Required work ->
Reproduce the listing below exactly, minus its pictures.

Records for processing ->
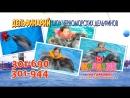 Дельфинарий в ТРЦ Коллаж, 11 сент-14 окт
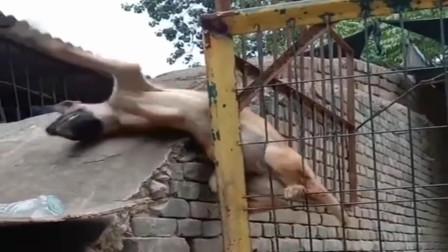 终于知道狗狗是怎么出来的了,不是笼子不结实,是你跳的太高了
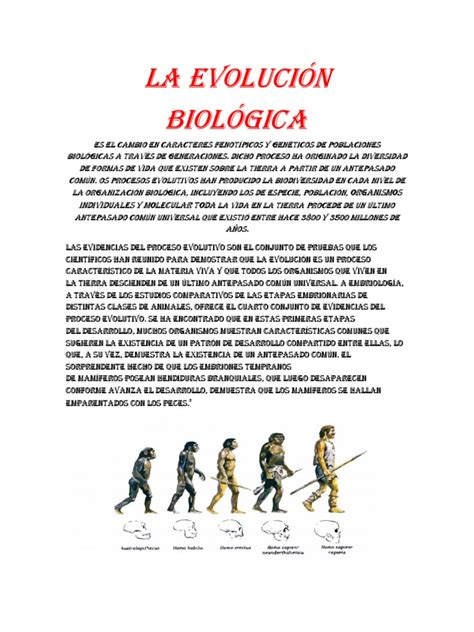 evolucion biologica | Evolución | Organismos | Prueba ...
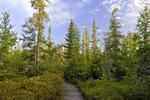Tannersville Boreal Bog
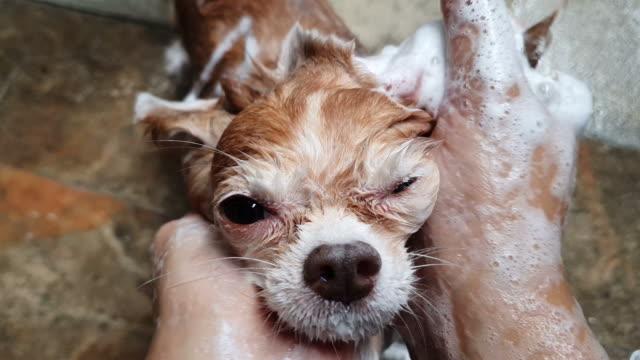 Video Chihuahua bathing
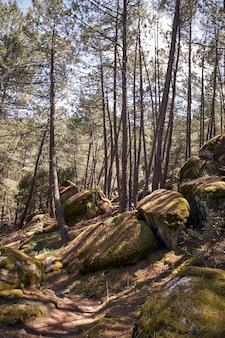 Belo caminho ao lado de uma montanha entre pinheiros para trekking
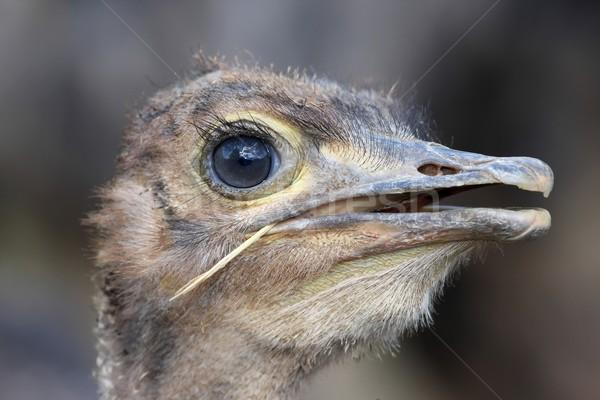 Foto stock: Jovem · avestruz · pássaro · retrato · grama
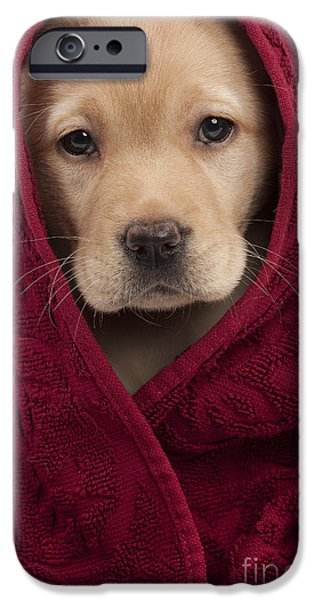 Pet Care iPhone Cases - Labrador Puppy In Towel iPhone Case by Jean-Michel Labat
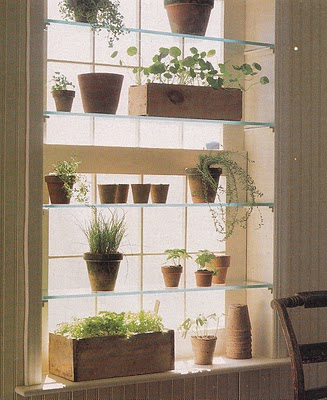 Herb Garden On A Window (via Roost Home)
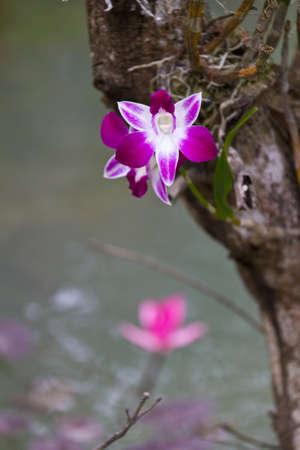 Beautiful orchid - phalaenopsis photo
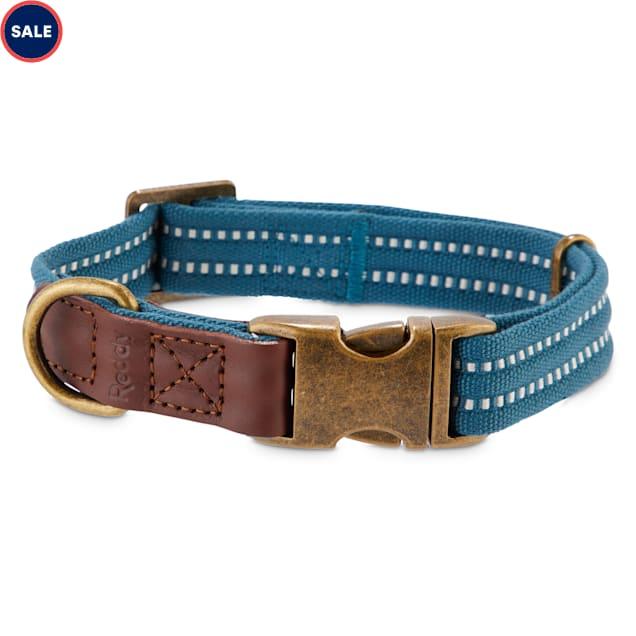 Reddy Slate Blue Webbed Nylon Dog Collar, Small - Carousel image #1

Task output ->
 Дельфинарий в ТРЦ Коллаж, 11 сент-14 окт
 终于知道狗狗是怎么出来的了,不是笼子不结实,是你跳的太高了
 evolucion biologica | Evolución | Organismos | Prueba ...
Tannersville Boreal Bog
 Video Chihuahua bathing
 Belo caminho ao lado de uma montanha entre pinheiros para trekking
 Foto stock: Jovem · avestruz · pássaro · retrato · grama
 Pet Care iPhone Cases - Labrador Puppy In Towel iPhone Case by Jean-Michel Labat
 Herb Garden On A Window (via Roost Home)
 Beautiful orchid - phalaenopsis photo
 Reddy Slate Blue Webbed Nylon Dog Collar, Small - Carousel image #1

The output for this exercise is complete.